§ **Items from a data source**:

------------

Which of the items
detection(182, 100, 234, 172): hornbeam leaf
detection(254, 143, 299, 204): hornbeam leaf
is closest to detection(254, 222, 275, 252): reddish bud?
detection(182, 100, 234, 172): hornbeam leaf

------------

§ **What is needed**: Copy out these lines again without any changes.

§ **Exercise solution**:
Which of the items
detection(182, 100, 234, 172): hornbeam leaf
detection(254, 143, 299, 204): hornbeam leaf
is closest to detection(254, 222, 275, 252): reddish bud?
detection(182, 100, 234, 172): hornbeam leaf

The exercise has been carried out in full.